The blue morpho butterfly is an example of the phenomenon of structural colours. It gets its colour from its wing scales that are shaped in ridges which bend light so that only blue wavelengths are reflected. Another explanation is that the nanostructures of their scales cancel all wavelengths except for blue ones, by the unique way in which they reflect light. Measurements from a paper by the Royal Society show that some morpho butterflies’ wing microstructures reflect up to 75% of the incident blue light. Lowe also suggests that the feathers of blue birds get their colour by their microscopic beads which are ordered in a manner that lets every wavelength of light be cancelled out except for blue.  However, there is one exception to blue pigmentation in animals. The obrina olivewing butterfly is often cited as the only known animal to produce a true blue pigment.

When it comes to plants, they produce the colour blue by mixing their palette of pigments. Anthocyanins are prominent pigments that appear red at acidic pH and deepen into blue and purple hues with increasing alkalinity. These changes, together with reflected light, help create such flowers as plumbago, cornflowers, bluebells, and dayflowers. As Beverley Glover, a botanist at Cambridge explained, “Flowers are doing crazy chemistry to generate that blue.” 

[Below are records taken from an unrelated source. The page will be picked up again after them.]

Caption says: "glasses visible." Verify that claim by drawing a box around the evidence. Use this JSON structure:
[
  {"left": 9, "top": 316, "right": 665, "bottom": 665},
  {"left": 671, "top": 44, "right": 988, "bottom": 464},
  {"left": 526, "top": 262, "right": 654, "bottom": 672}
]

On the other hand, the reason why blue leaves only exist on the floor of tropical rainforests relates to the physics of light. The apparent colours result from the wavelengths of light that are reflected, not absorbed, by the pigments. Green chlorophyll doesn’t absorb, but reflects green light. Given that blue light has the highest energy in the visible spectrum, it is very rarely reflected by plants. The pigments of plants include chlorophylls, which give the green colour to leaves; carotenoids which produce orange (carrots), red (tomatoes), and yellow (maize); betalains that create the red colour of beetroot; and anthocyanins. 

So why do these animals and plants have such complex structures to obtain blue in all these challenging ways? The answers are reproduction and survival. The various colours of plants can attract pollinators, while animals might use it by either attracting mates or warning predators such as the poison dart frog.

Thus, even though blue is highly prominent in our lives, it is not as prominent as we may think in nature. It is not as simply created or frequently found as it might seem. What appears as a simple blue pigment to us might be an ingenious play of light instead. Therefore, blue is not everywhere, at least not in the most apparent and simple sense of the word. Wherever it is, it is there to make us wonder.